Which makes me think my “too naive” thought above might actually be right: failed rebuilds really don’t rollback by default? :thinking:

nix-output-monitor is a good way to investigate this.

1 Like

Wow nom I just gave it a try and that’s quite a big help. Thanks for the tip!

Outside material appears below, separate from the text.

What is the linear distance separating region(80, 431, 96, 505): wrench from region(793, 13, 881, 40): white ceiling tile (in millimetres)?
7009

edit: Ha neat: since nom is operating on stdin anyways (in the case of nixos-rebuild that seems to be my only option), I was able to just pass those original logs into nom and see how it parses things. This instant output below would’ve saved a lot of head-scratching and time:

┏━ Dependency Graph showing 6 of 15 roots:
┃       ┌─ ↓ ⏸ flutter-sdk-flutter_test waiting for 3 ↓ ⏸
┃       ├─ ↓ ⏸ flutter-sdk-sky_engine waiting for 1 ↓ ⏸
┃       ├─ ↓ ⏸ flutter-sdk-flutter_driver waiting for 1 ↓ ⏸
┃       ├─ ↓ ⏸ flutter-sdk-integration_test waiting for 1 ↓ ⏸
┃       ├─ ↓ ⏸ flutter-sdk-flutter waiting for 1 ↓ ⏸
┃       ├─ ↓ ⏸ flutter-sdk-fuchsia_remote_debug_protocol waiting for 1 ↓ ⏸
┃       ├─ ↓ ⏸ flutter-sdk-flutter_localizations waiting for 1 ↓ ⏸
┃       │  ┌─ ↓ ⏸ flutter-wrapped-3.24.4-sdk-links waiting for 2 ↓ ⏸
┃       ├─ ↓ ⏸ flutter-sdk-flutter_web_plugins
┃    ┌─ ↓ ⏸ yubioath-flutter-7.1.1-package-config.json
┃ ┌─ ⏸ yubioath-flutter-7.1.1-package-config-with-root.json
┃ │     ┌─ ↓ ⏸ flutter_immutable waiting for 1 ↓ ⏸
┃ │  ┌─ ↓ ⏸ flutter-wrapped-3.24.4
┃ │  ├─ ⏸ flutter-cache-dir
┃ ├─ ⏸ flutter-wrapped-3.24.4-sdk-links
┃ │  ┌─ ⚠ python3.12-mss-10.0.0 failed with exit code 1 after ⏱ 0s
┃ ├─ ⏸ yubioath-flutter-helper-7.1.1
┃ ⏸ yubioath-flutter-7.1.1
┃ ✔ gdm-autologin.pam
┃ ✔ user-environment
┃ ✔ uhk-udev-rules-4.1.0
┃ ┌─ ✔ desktops
┃ ├─ ✔ unit-script-display-manager-start
┃ ├─ ✔ xserver.conf
┃ ✔ unit-display-manager.service
┃ ┌─ ✔ nixos-help
┃ ✔ nixos-help
┣━━━ Builds             │ Downloads          │ Host
┃    ⏵ 12 │ ✔ 32 │      │     │       │      │ localhost
┃         │      │      │     │ ↓ 359 │      │ https://cache.nixos.org
┗━ ∑ ⏵ 12 │ ✔ 32 │ ⏸ 21 │ ↓ 0 │ ↓ 359 │ ⏸ 12 │ ⚠ Exited after 1 build failures at 22:36:04 after 3s

(it highlights python3.12-mss-10.0.0 read and shows it clearly as a child of yubioath).